Ulisses, nos seus sonhos, idealizava a distante Argentina nas Américas… e, um belo dia, enchendo-se de coragem, foi ter com António Cara Linda, um abastado negociante de barcos, velho amigo da sua família.
Tirando o boné em sinal de respeito, entrou no enorme armazém de Cara Linda, repleto com miríades de cordas, tintas, e outros objectos marítimos, para Ulisses desconhecidos. No fundo do gigantesco armazém, encontrou António Cara Linda sentado numa velha cadeira americana de vai vem, a moda dos Cow Boys, com as pernas estendidas numa enorme mesa de mogno, repleta de velhos papéis. Lia, um jornal desportivo.
Após cumprimentar o negociante, sem rodeios, Ulisses foi directamente ao assunto e, expressando de forma clara, prometeu a António Cara Linda, jurando por Deus, que iria trabalhar arduamente na terra das pampas, e um dia, devolve-lo o empréstimo para a viagem à terra das pampas, das vacas infinitas, terra de um tal de Jorge Luís Borges, um poeta cego.

Cara Linda, homem bondoso, antigo emigrante que após trinta anos de dura labuta no mundo, tinha regressado endinheirado a cidade do Mindelo, compreendeu perfeitamente o direito de sonhar do rapaz, foi generoso…

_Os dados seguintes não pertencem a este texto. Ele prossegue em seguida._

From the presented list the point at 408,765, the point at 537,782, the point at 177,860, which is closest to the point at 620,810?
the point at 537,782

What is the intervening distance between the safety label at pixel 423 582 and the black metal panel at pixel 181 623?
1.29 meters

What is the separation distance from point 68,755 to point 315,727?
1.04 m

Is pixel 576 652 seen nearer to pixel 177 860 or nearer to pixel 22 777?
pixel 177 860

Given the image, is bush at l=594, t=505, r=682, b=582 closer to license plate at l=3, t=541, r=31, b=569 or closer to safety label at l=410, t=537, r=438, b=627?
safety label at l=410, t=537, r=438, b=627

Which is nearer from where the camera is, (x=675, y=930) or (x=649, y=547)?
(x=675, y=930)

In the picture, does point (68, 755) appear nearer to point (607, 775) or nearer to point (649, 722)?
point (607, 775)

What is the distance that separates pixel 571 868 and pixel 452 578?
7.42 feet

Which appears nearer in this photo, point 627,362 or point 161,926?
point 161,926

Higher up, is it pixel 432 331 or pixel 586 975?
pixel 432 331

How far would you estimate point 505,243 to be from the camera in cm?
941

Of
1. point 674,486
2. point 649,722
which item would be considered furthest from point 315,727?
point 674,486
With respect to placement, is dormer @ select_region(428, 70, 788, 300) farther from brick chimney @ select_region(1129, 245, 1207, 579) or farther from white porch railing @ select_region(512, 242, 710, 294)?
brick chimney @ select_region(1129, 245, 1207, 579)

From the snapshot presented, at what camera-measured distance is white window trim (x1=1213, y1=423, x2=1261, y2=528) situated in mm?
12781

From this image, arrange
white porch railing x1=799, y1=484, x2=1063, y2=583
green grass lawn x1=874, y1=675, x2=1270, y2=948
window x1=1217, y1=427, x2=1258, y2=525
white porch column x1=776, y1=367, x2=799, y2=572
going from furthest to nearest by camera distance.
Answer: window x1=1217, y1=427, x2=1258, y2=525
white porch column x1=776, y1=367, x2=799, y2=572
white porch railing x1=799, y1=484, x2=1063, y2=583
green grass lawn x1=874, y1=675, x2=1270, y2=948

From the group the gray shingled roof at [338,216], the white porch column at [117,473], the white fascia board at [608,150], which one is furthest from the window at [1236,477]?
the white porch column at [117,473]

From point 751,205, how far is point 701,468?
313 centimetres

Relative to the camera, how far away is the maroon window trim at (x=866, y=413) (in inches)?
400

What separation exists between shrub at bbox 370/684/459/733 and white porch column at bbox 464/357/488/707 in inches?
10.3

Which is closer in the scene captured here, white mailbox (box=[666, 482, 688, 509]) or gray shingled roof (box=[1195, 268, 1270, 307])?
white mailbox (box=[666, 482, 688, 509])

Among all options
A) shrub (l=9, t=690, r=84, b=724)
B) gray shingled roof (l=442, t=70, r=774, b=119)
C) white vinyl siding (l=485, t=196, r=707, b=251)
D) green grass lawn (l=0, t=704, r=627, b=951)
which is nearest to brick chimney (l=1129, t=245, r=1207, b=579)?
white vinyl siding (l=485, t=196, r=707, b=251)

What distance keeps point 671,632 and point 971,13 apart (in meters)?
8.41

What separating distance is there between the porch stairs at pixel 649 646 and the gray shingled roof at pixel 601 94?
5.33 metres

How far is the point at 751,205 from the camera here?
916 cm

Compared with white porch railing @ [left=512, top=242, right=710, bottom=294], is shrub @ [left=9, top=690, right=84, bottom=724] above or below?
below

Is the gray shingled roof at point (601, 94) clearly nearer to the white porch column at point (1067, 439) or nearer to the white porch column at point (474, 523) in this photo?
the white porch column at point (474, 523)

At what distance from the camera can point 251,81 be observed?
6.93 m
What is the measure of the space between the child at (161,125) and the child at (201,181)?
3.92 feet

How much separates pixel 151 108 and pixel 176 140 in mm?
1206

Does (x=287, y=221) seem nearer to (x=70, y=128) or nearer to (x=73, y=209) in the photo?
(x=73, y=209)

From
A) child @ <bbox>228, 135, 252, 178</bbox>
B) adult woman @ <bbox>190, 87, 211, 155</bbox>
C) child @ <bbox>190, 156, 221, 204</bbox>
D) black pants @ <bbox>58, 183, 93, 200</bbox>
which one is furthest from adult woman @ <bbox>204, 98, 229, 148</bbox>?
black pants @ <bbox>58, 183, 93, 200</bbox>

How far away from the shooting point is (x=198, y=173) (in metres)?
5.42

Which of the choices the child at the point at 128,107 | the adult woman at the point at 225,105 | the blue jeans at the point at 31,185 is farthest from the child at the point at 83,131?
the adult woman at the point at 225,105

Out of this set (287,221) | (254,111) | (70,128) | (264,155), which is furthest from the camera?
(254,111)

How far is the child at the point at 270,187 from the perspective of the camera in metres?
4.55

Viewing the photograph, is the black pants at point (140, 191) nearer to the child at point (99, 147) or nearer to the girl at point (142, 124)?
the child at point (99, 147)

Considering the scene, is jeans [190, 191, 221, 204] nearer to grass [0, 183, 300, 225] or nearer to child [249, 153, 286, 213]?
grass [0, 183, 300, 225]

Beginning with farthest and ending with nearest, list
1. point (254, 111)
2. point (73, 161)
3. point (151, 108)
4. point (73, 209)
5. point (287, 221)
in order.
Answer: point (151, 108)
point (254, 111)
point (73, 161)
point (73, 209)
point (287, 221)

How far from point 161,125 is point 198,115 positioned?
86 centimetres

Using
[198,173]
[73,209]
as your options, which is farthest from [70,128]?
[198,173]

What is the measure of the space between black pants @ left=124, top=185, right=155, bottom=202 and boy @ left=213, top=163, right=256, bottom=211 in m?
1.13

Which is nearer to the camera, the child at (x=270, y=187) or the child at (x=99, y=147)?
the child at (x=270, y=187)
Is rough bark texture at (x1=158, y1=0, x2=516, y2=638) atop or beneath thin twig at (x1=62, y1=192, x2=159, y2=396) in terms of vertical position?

Anos mais tarde, depois de muitas vicissitudes, bem da vida, Ulisses era o mulato mais desejado em todo o Doc Sur – Buenos Aires. Bailava Tango melhor do que ninguém, trabalhou com primor, tinha amealhado em pouco tempo, uma considerável fortuna, vendendo charutos de contrabando. Visitava frequentemente, alcovas e bordéis das belas senhoritas Portenhas, sem nunca esquecer, Penélope, a mulata mais linda da ilha, que ele carregava numa foto, religiosamente guardado na sua carteira de couro argentino genuíno…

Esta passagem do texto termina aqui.